La perspective d’une éventuelle convergence du seuil d’aspiration vers l’optimum est, quant à elle, plus certainement remise en cause tant par l’impact de la complexité que par celui de l’instabilité. C’est là une configuration heureuse pour le comportementaliste, puisque cet argument défensif avancé par les promoteurs de l’hypothèse de rationalité voit sa pertinence s’étendre, a priori, au-delà des seuls environnements concurrentiels.440 L’instabilité heurte de front l’argument dans la mesure où l’ajustement idéal du seuil d’aspiration n’est possible que si le décideur se trouve confronté à une structure environnementale peu mouvante, faute de quoi l’apprentissage requis ne saurait avoir lieu.441 Mais la stabilité n’est aux yeux de Simon, et de bien des comportementalistes, qu’une condition nécessaire mais non suffisante.

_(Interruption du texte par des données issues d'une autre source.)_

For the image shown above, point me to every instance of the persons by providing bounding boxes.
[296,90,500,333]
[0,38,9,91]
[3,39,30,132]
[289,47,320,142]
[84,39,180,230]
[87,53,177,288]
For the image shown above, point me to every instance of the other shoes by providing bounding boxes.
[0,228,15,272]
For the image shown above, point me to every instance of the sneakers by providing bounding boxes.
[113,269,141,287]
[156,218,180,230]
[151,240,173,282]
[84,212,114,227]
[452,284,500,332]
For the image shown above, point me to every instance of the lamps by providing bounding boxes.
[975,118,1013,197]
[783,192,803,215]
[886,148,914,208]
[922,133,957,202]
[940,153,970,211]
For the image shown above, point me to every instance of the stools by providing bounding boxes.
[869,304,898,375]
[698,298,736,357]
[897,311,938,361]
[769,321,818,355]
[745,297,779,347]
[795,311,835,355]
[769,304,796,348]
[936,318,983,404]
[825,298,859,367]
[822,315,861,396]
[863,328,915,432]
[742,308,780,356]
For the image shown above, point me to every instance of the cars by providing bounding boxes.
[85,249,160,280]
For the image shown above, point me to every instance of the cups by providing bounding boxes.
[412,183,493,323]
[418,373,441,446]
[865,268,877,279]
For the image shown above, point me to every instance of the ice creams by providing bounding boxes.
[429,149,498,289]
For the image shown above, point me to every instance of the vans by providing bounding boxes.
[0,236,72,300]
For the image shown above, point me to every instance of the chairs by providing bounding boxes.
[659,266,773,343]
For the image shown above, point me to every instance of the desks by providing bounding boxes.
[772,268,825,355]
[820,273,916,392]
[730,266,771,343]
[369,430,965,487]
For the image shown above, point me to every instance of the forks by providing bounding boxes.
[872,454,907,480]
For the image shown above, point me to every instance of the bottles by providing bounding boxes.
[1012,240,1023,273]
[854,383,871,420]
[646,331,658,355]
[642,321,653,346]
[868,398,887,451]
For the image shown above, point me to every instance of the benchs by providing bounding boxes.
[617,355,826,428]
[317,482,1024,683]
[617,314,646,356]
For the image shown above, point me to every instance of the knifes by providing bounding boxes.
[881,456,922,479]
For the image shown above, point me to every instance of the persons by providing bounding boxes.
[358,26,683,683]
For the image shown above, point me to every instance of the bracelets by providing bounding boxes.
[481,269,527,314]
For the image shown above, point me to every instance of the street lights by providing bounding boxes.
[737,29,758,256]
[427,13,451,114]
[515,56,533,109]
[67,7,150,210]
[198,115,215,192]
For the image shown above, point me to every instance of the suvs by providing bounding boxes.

En effet, encore faut-il ici que le décideur vienne à bout de la complexité qui, le cas échéant, marque sa situation-problème : un environnement stable, propre à offrir des expériences répétées, peut demeurer difficile à percer.442 Lewin et al. [1944], d’ailleurs, font expressément valoir que l’ajustement (à la hausse) du seuil d’aspiration doit souvent trouver ses limites, le décideur n’aspirant pas à un résultat qu’il sait ou pense hors d’atteinte.

Notes
439.

Alchian [1950] n’en dit pas davantage. La SNE au sens de cet auteur -la véritable ’thèse d’Alchian’- pose, pour contrainte de viabilité, la réalisation intentionnelle ou accidentelle de profits positifs. Ainsi, il écrit : ’The pertinent requirement -positive profits through relative efficiency- is weaker than ’maximized profits’, with which, unfortunately, it has been confused. Positive profits accrue to those who are better than their actual, even if the participants are ignorant, intelligent, skillful. (...) Even in a world of stupid men there would still be profits’ (Alchian [1950, p. 213]).

440.

On n’aura pas perdu de vue, en effet, que l’argument de la SNE n’a tout simplement pas de sens pour ce qui est, à titre d’exemple, des choix du consommateur. Sur ce point, cf. Camerer [1990, pp. 128-9] et Thaler [1996, pp. 228-9].

441.

Radner [1975, p. 254] résume parfaitement le point, qui écrit : ’an environment that changes at unpredictable times and in unpredictable directions may make past improvements obsolete, so that the individual is engaged in a race between improvement and obsolescence’.

442.

Cf. Ch 4, § 2.1.1, supra. Thaler [1996, p.235] constate : ’the economic model probably works best for simple, repeated tasks, and worst for complex infrequent tasks. Of course, this conclusion is somewhat disconcerting. The most important life decisions (...) are all both difficult and rare’.